While the ECB corporate security purchase programme (CSPP) will have a positive impact on the European corporate bond market, its effects will be limited, says Moody's Investors Service in a report published today.
Moody's report, entitled "Non-financial corporates - Europe: Bond Market To Benefit From ECB's Bond Purchase Programme, Albeit Marginally And With Some Risks," is available on www.moodys.com. Moody's subscribers can access this report via the link provided at the end of this press release. The rating agency's report is an update to the markets and does not constitute a rating action.
"It will take time for the ECB's bond-purchasing programme to improve issuer confidence and corporate investment appetite in Europe, as economic growth will likely remain subdued. Also, investment-grade companies have strengthened their balance sheets in recent years and cost of debt is already low. They currently have little appetite to issue more debt," says Paolo Leschiutta, a VP-Senior Credit Officer at Moody's.
"We believe that structural reforms in European countries could help improve the effectiveness of the programme. The time it will take to implement reforms might delay the positive impact of these initiatives on economic growth."

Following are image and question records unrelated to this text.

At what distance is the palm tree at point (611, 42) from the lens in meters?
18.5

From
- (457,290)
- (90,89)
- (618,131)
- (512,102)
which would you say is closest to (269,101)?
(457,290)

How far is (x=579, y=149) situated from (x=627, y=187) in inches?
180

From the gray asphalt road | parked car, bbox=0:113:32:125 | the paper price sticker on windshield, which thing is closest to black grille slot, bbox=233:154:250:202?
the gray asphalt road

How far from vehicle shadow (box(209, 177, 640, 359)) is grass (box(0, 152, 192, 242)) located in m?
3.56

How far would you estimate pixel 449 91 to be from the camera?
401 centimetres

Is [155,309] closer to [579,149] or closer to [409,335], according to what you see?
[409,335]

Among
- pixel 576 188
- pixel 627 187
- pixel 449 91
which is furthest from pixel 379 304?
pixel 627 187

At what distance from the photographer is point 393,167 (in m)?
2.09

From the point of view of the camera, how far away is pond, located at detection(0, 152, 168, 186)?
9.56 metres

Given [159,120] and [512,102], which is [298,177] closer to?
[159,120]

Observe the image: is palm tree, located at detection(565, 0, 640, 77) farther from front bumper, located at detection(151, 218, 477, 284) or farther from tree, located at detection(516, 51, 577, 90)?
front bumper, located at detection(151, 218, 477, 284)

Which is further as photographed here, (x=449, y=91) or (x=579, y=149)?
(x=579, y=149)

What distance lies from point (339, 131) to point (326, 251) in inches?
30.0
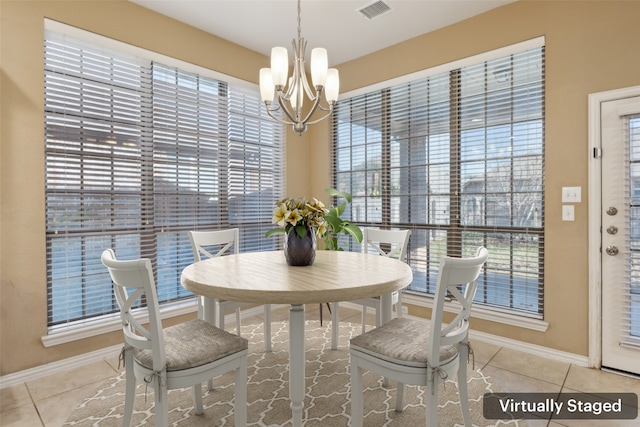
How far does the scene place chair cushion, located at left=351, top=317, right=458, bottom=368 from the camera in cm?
146

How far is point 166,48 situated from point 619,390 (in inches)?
168

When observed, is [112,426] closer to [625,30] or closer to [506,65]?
[506,65]

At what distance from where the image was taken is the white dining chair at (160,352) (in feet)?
4.44

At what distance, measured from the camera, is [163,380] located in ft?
4.55

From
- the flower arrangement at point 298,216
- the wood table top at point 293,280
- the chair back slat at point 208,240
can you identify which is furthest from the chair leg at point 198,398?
the flower arrangement at point 298,216

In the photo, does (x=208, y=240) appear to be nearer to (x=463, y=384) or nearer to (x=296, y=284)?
(x=296, y=284)

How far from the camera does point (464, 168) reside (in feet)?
10.3

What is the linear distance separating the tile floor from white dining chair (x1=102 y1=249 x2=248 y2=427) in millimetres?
905

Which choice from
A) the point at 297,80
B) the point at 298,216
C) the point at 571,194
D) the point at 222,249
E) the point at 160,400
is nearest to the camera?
the point at 160,400

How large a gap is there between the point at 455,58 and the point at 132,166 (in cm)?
302

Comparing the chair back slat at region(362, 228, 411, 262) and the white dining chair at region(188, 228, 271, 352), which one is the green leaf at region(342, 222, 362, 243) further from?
the white dining chair at region(188, 228, 271, 352)

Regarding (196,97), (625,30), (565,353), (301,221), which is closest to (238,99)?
(196,97)

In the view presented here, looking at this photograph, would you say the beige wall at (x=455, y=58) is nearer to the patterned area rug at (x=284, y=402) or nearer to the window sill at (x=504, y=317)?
the window sill at (x=504, y=317)

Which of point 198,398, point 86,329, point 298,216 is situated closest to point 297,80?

The CSPP will sustain corporate access to the capital market by reducing spreads and keeping demand high, reducing refinancing risks and improving issuers' liquidity. Intervention to sustain the bond market also reduces European corporates' reliance on the banking system which, at least in certain countries, remains structurally vulnerable.
Overall, the rating agency expects high-yield issuers to benefit most from investors' increased appetite for riskier assets, as the ECB's bond purchasing programme will further reduce what are already low investment-grade spreads.
However, Moody's notes that financial market efficiency could be at risk in the event of a prolonged CSPP. Unintended consequences of the CSPP could include a reduction in the efficiency of financial markets and a further reduction in secondary market liquidity. Lower speculative-grade spreads would probably be negative for smaller and more highly leveraged companies such as companies rated single-B and below, or less frequent issuers because these might become less attractive for investors as returns would not adequately reflect the level of risk.
Lower spreads and potential negative yields might also add to pressure on banks' profitability, which is already low.